### Domande sul materiale
1. Riscrivi il passo del brano su Pavia che si apre con le parole "Molti storici, come" e si chiude con "la sua evidenza.", scambiando "maglia romana" con "griglia romana".
2. Rispondi a queste domande sul brano su Pavia:
(a) Quale storico viene nominato tra quelli che vedono nella maglia romana il vero monumento della città?
(b) Che funzione ha oggi palazzo Mezzabarba?
(c) Quali sono i problemi più importanti assunti come tema?
3. Prosegui il brano su Pavia dopo la sua ultima frase.

### Brano estratto
....

Dato il luogo in cui doveva sorgere l'insediamento, egli apre lo sguardo al territorio per assumere come tema "...i problemi più importanti che... sono il fiume Ticino,la città di Pavia, la Basilica di S.Lanfranco e l'asse autostradale". Ma è lo sguardo diverso con cui osserva questi fenomeni che rende questa esperienza del tutto originale.
Molti storici, come L. Mumford, ritengono che il vero monumento storico della città di Pavia consista nella permanenza della maglia romana che ancora oggi appare in tutta la sua evidenza.
Ma questo fatto, indiscutibile, spesso rappresenta un ostacolo ad una lettura più attenta alla città per cui accade che non si voglia vedere tutti quei processi di modificazione che si sono susseguiti nel tempo o, ancor peggio, che essi vengano semplicemente rimossi in quanto considerati trasgressioni e lacerazioni dell'integrità di uno schema perfetto di città ideale. Che non si vuol vedere perché non piace. Così, viene rimossa la forte impronta medioevale data alla città che, per così dire, ha distorto e impastato la rigidità della maglia introducendo movimenti fluidi e spezzando lunghe prospettive con piccoli spostamenti di fronti e allineamenti.

Modificazioni assai significative come quelle introdotte dall'inserimento dei palazzi barocchi e neoclassici come palazzo Mezzabarba (oggi municipio), palazzo Orlandi o palazzo Malaspina che producono importanti ribaltamenti urbani alla ricerca di spazialità  che ne aumentassero il prestigio della ricca famiglia nobiliare. La corte interna si apre, il lato su strada lascia spazio ad un ampio vestibolo urbano alla cui fine è collocata la facciata aulica prospetticamente arretrata. A loro modo, come in epoca fascista, molti di questi interventi hanno rappresentato degli "sventramenti"entro il tessuto compatto della città, ma oggi, a distanza di anni, molti di questi spazi aperti sono stati metabolizzati entro l'unità urbana. La storia della città ci restituisce una realtà fatta di stratificazioni, lacerazioni, rotture e permanenze. Il nostro sguardo deve saper cogliere anche le pieghe di una identità, rifiutando modelli di lettura astratti come gli unici attendibili.

....

### Sezione dati
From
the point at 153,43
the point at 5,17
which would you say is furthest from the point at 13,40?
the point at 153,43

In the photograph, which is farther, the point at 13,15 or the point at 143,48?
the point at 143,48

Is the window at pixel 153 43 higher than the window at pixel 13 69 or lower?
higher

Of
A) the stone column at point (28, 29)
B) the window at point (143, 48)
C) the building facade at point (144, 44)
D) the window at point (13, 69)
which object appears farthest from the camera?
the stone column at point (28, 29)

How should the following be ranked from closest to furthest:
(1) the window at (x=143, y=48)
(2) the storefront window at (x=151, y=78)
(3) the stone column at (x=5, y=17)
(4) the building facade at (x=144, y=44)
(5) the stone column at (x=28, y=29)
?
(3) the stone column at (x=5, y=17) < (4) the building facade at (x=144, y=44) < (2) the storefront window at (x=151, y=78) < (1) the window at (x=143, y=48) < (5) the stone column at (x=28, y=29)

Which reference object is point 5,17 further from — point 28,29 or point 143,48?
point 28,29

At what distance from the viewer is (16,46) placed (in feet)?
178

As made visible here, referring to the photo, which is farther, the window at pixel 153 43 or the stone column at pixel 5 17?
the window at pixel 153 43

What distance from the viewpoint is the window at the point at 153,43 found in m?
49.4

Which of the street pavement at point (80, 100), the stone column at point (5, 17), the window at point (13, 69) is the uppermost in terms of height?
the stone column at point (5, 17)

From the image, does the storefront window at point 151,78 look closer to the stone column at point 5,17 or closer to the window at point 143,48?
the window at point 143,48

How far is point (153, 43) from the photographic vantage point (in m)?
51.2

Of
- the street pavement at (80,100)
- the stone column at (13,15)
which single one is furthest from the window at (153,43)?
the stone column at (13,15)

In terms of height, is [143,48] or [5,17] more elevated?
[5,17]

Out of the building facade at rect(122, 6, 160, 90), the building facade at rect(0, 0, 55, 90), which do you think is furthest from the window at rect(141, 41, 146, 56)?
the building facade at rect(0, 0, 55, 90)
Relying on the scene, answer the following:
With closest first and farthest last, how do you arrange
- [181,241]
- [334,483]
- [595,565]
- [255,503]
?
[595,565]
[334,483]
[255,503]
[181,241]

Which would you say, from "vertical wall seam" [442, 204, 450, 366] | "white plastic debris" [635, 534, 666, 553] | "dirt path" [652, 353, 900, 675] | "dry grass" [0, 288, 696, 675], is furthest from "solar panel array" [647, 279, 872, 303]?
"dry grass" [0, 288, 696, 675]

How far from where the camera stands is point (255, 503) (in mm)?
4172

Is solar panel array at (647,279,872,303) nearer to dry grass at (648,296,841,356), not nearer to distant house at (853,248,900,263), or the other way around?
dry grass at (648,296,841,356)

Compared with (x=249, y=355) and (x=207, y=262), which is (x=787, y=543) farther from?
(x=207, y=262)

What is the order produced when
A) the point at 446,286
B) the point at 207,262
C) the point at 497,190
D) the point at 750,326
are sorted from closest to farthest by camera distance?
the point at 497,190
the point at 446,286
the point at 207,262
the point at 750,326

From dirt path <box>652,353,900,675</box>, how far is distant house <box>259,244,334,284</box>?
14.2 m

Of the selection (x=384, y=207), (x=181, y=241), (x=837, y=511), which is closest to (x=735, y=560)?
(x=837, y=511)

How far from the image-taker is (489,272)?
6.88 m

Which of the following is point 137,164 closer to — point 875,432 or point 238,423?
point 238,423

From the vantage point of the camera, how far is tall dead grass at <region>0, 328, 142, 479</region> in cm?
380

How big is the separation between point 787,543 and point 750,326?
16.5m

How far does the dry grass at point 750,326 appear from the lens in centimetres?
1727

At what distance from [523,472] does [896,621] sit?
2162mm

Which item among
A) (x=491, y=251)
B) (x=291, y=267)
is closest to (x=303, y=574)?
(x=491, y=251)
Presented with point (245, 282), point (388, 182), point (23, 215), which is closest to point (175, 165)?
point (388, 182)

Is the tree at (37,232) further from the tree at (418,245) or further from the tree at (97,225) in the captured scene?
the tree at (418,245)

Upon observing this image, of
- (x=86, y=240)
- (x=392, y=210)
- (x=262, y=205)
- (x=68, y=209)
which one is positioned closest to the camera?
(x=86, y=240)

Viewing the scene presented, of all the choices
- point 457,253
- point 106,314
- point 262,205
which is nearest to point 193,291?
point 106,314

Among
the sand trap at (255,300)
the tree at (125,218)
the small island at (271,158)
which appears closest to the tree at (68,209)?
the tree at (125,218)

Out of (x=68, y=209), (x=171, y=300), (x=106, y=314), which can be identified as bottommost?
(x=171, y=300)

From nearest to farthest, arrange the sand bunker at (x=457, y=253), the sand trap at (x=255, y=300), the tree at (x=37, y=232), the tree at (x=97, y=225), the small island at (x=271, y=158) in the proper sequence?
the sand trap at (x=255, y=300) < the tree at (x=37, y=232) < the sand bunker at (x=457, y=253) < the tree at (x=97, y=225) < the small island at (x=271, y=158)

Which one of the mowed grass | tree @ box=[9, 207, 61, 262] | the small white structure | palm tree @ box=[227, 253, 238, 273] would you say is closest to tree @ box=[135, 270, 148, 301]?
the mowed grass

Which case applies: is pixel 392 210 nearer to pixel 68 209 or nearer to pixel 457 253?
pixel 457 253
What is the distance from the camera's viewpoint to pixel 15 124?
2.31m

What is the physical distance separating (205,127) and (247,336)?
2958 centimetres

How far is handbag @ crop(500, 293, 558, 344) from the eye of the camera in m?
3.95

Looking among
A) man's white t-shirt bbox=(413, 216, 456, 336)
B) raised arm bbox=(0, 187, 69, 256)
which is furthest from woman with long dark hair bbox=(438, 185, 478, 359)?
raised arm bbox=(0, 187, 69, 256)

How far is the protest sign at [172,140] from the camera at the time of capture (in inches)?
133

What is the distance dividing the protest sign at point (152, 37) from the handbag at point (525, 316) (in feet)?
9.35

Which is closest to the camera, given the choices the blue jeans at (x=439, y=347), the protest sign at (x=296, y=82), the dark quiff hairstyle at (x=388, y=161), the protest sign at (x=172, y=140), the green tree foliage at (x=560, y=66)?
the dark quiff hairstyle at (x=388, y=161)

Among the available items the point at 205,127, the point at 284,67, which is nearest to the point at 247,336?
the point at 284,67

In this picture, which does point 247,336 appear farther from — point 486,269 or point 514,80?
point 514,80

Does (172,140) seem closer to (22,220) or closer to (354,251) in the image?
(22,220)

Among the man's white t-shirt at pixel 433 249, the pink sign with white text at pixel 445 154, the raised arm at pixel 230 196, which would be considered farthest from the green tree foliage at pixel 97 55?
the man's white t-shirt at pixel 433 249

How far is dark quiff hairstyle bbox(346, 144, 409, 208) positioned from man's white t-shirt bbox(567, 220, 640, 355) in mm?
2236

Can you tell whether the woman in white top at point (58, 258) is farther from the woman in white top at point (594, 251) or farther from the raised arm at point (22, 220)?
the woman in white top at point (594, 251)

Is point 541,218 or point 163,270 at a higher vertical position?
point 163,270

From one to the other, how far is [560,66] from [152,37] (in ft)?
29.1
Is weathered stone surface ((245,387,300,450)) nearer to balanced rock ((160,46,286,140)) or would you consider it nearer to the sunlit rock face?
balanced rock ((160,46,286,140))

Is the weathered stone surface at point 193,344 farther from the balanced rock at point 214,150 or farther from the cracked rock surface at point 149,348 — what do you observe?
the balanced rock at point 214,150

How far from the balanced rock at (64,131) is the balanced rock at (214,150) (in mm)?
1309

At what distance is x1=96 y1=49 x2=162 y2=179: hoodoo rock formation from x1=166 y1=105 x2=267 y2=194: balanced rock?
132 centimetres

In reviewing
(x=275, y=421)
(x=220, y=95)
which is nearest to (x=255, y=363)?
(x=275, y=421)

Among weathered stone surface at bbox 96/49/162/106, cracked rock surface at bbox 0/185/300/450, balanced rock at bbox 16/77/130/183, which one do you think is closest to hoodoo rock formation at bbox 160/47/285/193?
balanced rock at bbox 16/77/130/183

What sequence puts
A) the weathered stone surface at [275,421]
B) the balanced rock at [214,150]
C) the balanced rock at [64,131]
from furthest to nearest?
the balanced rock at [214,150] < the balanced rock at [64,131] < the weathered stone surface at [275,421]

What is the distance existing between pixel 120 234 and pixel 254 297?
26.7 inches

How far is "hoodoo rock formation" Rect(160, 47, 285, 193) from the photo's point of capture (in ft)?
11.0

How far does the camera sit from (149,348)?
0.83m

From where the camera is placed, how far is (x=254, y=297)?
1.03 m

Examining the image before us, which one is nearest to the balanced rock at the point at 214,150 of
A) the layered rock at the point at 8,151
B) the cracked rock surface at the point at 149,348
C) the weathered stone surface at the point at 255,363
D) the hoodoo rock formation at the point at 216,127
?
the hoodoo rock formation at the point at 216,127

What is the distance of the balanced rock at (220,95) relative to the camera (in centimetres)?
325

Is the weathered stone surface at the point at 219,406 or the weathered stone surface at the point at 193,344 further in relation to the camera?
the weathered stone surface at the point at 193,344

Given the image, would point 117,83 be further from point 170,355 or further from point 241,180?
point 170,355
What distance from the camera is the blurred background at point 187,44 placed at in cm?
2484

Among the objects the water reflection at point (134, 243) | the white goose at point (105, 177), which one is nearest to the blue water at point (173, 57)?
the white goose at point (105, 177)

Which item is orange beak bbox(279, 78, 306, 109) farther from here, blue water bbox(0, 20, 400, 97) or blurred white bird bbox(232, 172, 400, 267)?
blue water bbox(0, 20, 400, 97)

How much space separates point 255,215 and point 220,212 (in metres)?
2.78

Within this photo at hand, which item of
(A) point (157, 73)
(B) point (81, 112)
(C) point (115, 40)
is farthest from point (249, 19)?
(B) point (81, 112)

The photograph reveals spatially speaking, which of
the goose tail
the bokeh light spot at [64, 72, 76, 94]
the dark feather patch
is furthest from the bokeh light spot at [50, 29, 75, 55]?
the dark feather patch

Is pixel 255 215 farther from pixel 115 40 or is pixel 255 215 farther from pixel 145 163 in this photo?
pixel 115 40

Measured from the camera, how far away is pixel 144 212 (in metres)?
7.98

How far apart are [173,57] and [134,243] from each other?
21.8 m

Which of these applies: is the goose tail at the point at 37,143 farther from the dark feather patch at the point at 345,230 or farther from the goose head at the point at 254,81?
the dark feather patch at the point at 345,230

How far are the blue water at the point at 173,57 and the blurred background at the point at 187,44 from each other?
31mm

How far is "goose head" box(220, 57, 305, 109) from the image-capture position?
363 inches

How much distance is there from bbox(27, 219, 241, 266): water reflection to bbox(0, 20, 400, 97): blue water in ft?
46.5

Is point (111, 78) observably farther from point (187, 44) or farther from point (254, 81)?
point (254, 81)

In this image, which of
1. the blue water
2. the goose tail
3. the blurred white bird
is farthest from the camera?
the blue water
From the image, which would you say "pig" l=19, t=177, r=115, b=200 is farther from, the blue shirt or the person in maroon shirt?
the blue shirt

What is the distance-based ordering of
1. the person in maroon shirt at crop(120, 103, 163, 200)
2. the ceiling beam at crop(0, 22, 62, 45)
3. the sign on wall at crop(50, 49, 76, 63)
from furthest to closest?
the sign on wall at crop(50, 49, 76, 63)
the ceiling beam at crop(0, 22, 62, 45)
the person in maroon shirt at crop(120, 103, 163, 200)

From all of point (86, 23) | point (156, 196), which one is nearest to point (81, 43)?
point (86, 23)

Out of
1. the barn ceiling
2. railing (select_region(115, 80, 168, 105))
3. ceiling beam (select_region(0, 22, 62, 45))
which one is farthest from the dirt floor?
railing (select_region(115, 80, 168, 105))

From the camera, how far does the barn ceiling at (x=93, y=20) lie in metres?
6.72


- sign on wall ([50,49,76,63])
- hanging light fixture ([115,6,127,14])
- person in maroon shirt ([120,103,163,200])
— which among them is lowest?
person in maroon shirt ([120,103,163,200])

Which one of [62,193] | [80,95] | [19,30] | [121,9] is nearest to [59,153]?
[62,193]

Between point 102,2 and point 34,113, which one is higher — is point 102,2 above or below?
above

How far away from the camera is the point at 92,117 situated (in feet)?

....

### Risposte scritte
1.
Molti storici, come L. Mumford, ritengono che il vero monumento storico della città di Pavia consista nella permanenza della griglia romana che ancora oggi appare in tutta la sua evidenza.

2.
(a) L. Mumford.
(b) È il municipio.
(c) Il fiume Ticino, la città di Pavia, la Basilica di S. Lanfranco e l'asse autostradale.

3.
Quando Le Corbusier e Aalto percorrono l'Italia sulle tracce dei viaggiatori del Grand Tour, sui loro quaderni di appunti non disegnano, se non tangenzialmente, i grandi monumenti romani o rinascimentali, ma al contrario colgono le compressioni e le verticalità delle cittadelle toscane, il loro essere tutt'uno con la topografia, l'impasto dei materiali e il paesaggio che le accoglieva. Cercano, e quindi trovano quelle forme generate dalla necessità e dalla libertà, non dai canoni.
Cercano la purezza dei volumi e le loro infinite combinazioni, tentano di dare risposte ai nuovi problemi dell'abitare contemporaneo. Pongono delle domande, non accettano modelli già predeterminati.
Si racconta che Aalto in visita a Pavia, per studiare l'area di progetto, sia stato accompagnato da alcune persone colte della città, con il compito di  illustrargli la storia e i monumenti pavesi .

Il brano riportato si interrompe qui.